あらゆるものが互いに会話をし始めるようになるため、2015年には「IoT」は企業にも忍び寄ってくる見通しだという。現時点では、接続されたデバイスの通信プロトコルの種類が多様なため、エコシステムは広まっていないが、デバイス同士の会話がより活発になれば、総じて生成されるデータの量が急増することが予想されるという。

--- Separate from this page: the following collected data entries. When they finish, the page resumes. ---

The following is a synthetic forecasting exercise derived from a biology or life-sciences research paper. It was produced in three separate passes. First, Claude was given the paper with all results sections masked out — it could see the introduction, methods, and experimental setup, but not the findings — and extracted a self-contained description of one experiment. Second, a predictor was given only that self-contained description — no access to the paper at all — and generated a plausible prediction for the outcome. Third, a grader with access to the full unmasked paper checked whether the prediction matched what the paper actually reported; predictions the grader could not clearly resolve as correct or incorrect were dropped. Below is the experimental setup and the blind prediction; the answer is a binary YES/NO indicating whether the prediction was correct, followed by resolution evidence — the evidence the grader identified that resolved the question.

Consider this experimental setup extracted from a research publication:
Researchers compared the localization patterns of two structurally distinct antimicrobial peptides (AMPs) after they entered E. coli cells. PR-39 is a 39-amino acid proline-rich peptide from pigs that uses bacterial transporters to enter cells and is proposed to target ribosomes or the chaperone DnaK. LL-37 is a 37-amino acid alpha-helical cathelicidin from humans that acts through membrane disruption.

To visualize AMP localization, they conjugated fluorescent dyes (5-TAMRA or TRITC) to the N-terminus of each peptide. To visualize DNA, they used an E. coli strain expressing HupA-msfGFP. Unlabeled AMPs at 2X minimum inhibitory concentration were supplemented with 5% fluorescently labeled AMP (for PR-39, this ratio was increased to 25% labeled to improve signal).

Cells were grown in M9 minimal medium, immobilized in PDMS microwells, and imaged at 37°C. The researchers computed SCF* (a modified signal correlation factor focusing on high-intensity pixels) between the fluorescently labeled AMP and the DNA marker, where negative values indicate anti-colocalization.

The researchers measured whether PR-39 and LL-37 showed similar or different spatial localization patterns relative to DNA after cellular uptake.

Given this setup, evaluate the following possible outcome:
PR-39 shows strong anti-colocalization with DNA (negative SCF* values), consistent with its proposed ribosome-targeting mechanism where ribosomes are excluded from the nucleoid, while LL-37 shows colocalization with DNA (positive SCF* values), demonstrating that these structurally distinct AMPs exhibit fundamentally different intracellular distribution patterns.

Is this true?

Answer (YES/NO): NO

また、サービスプロバイダは、急増するデータに対応できるネットワーク・インフラに加え、実行可能なビジネス・インサイトを引き出す能力を必要とするようになるという。

拡大・成熟を続けるサイバー闇市場

同社は2015年には、サイバー闇市場のさらなる拡大と成熟ぶりを目の当たりにすることになると警告する。依然として脆弱なPOSシステムとクラウドサービスの増加に支えられ、金銭目当ての攻撃者の市場機会は今後も拡大。コンピュータ・システムの脆弱性に付け込むための新たなハッキング・ツールやエクスプロイト・キットが開発される可能性があるという。これに対して、FBIなどの法執行機関がSilk Roadなどの闇サイトを取り締まっているが、盗難された記録や違法物品などへの旺盛な需要を満たすための新市場がすぐに開設され、闇サイトに取って代わるため、主要クラウド事業者や小売業者への大規模なセキュリティ侵害により、今後も多数のクレジットカード情報やオンライン認証情報が闇市場で供給される可能性があるという。

セキュリティ分野に拡大するデータ・サイエンス

同社は、今後も業界では、より優れた実行可能な脅威情報の提供に注力するため、セキュリティ分野におけるデータ・サイエンティストへの需要が高まる可能性があるとする。他の分野ではすでに需要が高まっているが、脅威データをより正確かつ効果的に相関させることができるデータ・サイエンティストへのニーズも高まりる。データ・サイエンスをセキュリティ分野に上手く適用できる企業は、攻撃や攻撃者に関する信頼性と有用性の高い情報を提供できるため、市場競争において差別化を図ることができる。

パスワードを衰退させ主流になる二要素認証

多くの企業がますます二要素認証を導入し、一般的なユーザーへ推奨するか、デフォルトで提供するようになるという。Apple、Google、Microsoftでは、二要素認証をしばらく前から使用しているが、それ以外の大企業や中小企業でもパスワードの相対的なリスクから逃れるため、この認証プロセスを導入するようになるという。これにより、クラウドなどの各種オンライン・サービスの認証情報に対するハッキングの頻度は、短期的に減少する可能性があるが、いずれハッカーはこうした新たなシステムをより巧みに突破できるようになるという。

自分自身でセキュリティを管理するようになる消費者

同社は情報を収集する企業にもっぱらセキュリティを依存するのではなく、消費者がデータの保護のために利用するセキュリティ・サービスの数が増加すると予測。消費者は、個人的に利用している企業が個人情報を十分に保護していないことに気が付き始めており、2015年に企業は消費者の信頼と信用の不安を解消するため、第三者に支援を求めるようになるという。特に、パスワード・マネージャーや詐欺モニタリング・サービスの利用が増加する見込みだという。